After two years of legal proceedings, a judge stopped short of agreeing that the song was copied but said there was enough of a case for a jury trial, which was scheduled for May 10.
Spirit's representative "failed to proffer evidence of striking similarity, but he has successfully created a triable issue of fact as to access and substantial similarity," US District Court Judge Gary Klausner said in a decision last week that was made public Monday.
The judge said the two sides had "vehemently contested" the question of whether Led Zeppelin had access to 1967's "Taurus" before recording "Stairway to Heaven" in London in December 1970 and January 1971.
Led Zeppelin was the opening act for Spirit when the hard British rockers -- Robert Plant, Jimmy Page, John Paul Jones and John Bonham -- made their US debut on December 26, 1968 in Denver.
But surviving members of Led Zeppelin submitted testimony to the court that they never had substantive interaction with Spirit or listened to the band's music.
Led Zeppelin argued that the opening of "Stairway to Heaven" -- a descending sequence mostly in A-minor -- had been used in music for centuries and that the lawsuit ignored the rest of the song, which builds over eight minutes.

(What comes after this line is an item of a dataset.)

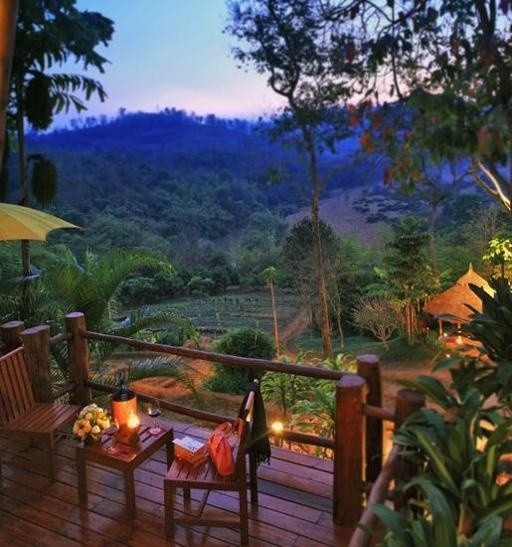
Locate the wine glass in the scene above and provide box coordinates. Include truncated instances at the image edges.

The judge disagreed, writing that the two songs had additional similarities including the bass line.
Spirit's guitarist Randy Wolfe never took legal action and died in 1997. The lawsuit was filed by Michael Skidmore, identified as a trustee for the late artist.
The lawsuit, which seeks damages, comes amid a rise in such copyright cases, with the family of Marvin Gaye last year controversially winning more than $7 million from a jury over the song "Blurred Lines" by Robin Thicke and Pharrell Williams.
The judge rejected Led Zeppelin's argument that it was too late to file a lawsuit, pointing out that the band released a remastered version of "Stairway to Heaven" in 2014.
But the judge said that Skidmore would be entitled only to half of any amount in damages as Wolfe had signed a contract giving 50 percent of royalties to his music publisher.